Mit der amerikanischen Regierung gibt es bei wichtigen Fragen Übereinstimmung, und in vielen Bereichen sind Deutschland, Frankreich und Großbritannien konservativer als die USA. Deshalb darf man sich jetzt vor allem nicht die Lüge auftischen lassen, dass wir hier die großen Regulierer seien, und die Amerikaner die Fetischisten des freien Marktes. Gerade wenn es um Großkonzerne geht, gibt es in Amerika eine starke Tradition des Antimonopolismus. Den Plan, eine strikte Trennung zwischen Geschäftsbanken und Investmentbanken durchzusetzen, traut sich hier niemand zu verfolgen, denn das wäre etwa das Ende der Deutschen Bank.
Von der Europäischen Kommission hört man wenig in der Krise, die Stimmen der einzelnen Regierungen sind lauter. Woran liegt das? An einer Lähmung der Kommission?
Nein, der zuständige Kommissar Michel Barnier ist sehr entschlossen. Die Mitgliedsländer sind das Hauptproblem. Ein Problem ist auch, dass das Ganze außerhalb der Wirtschaftsmedien niemanden interessiert. In Europa werden gerade 30 verschiedene Gesetzesprojekte behandelt, die mir den Schlaf rauben, und das nimmt hier so gut wie niemand wahr – auch nicht die so­zialen Bewegungen. Das ist sehr bitter, denn dann kümmern sich darum allein die Finanzlobbys.
Ist das ein Problem der Komplexität der Finanzmärkte und dieser Gesetzesvorhaben?

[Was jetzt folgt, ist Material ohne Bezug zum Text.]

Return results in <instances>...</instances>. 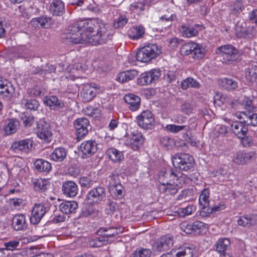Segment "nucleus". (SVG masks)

Einerseits ja, aber die Frage etwa, ob man die Deutsche Bank aufspaltet, ist nicht komplex. Das ist eine Entscheidung, die man einfach treffen muss. Andere Dinge sind sehr komplex, und darum ist es auch wichtig, dass Organisationen Gelder bekommen, die Lobbyarbeit etwa im Sinne des Verbraucherschutzes betreiben.